Given exercise: Exactly as written, transcribe the lines that run from the one containing "From the perspective" to the end of the records below.

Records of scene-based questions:
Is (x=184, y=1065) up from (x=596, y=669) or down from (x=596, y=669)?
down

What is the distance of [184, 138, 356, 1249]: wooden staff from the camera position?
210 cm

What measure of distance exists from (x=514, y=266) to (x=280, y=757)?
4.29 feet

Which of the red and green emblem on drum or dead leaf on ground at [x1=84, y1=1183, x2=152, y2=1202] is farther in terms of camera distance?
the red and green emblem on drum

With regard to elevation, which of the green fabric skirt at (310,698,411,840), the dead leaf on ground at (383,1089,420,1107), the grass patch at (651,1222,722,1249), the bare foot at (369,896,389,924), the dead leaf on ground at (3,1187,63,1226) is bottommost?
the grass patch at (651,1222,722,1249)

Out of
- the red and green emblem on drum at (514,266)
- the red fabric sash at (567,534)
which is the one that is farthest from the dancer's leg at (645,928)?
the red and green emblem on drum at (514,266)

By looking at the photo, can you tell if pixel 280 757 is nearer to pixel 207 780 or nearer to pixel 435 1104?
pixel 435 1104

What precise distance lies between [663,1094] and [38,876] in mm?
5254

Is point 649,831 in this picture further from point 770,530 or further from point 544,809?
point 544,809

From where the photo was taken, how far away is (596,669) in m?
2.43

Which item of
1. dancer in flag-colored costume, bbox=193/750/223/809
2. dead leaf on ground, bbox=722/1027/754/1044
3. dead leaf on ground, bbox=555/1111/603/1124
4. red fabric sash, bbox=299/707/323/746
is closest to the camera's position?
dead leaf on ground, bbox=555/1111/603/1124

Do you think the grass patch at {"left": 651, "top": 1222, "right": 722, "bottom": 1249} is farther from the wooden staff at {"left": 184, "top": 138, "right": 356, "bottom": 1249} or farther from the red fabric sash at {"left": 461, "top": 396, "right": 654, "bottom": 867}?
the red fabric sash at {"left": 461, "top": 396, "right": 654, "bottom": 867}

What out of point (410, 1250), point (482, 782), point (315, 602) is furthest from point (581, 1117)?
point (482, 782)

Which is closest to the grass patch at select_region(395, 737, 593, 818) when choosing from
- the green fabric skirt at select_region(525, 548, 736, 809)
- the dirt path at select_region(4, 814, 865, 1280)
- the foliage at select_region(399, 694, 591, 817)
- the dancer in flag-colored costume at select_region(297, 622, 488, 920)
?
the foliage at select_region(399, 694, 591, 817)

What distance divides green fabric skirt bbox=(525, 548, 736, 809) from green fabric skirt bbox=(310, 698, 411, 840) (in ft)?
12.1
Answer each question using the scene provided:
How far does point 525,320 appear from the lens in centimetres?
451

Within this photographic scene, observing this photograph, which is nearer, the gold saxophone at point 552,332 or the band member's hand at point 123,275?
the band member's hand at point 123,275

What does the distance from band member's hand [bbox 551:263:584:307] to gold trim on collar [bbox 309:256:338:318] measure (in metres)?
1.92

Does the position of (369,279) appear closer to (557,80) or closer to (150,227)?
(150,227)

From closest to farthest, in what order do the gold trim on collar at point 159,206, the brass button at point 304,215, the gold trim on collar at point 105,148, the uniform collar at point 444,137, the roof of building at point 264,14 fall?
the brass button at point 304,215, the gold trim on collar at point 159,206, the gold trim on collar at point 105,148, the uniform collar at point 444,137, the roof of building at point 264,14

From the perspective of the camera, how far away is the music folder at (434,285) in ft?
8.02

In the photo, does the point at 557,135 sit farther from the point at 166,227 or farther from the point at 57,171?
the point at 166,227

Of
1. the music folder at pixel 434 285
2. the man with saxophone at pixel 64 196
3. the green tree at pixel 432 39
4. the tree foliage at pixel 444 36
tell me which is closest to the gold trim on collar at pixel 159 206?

Output for this task:
From the perspective of the camera, how far away is the music folder at (434,285) in ft?
8.02

In the photo, does the point at 557,135 sit farther from the point at 166,227 or farther from the point at 57,171?
the point at 166,227

Of
1. the music folder at pixel 434 285
2. the man with saxophone at pixel 64 196
3. the green tree at pixel 432 39
4. the tree foliage at pixel 444 36
tell me which is closest to the gold trim on collar at pixel 159 206?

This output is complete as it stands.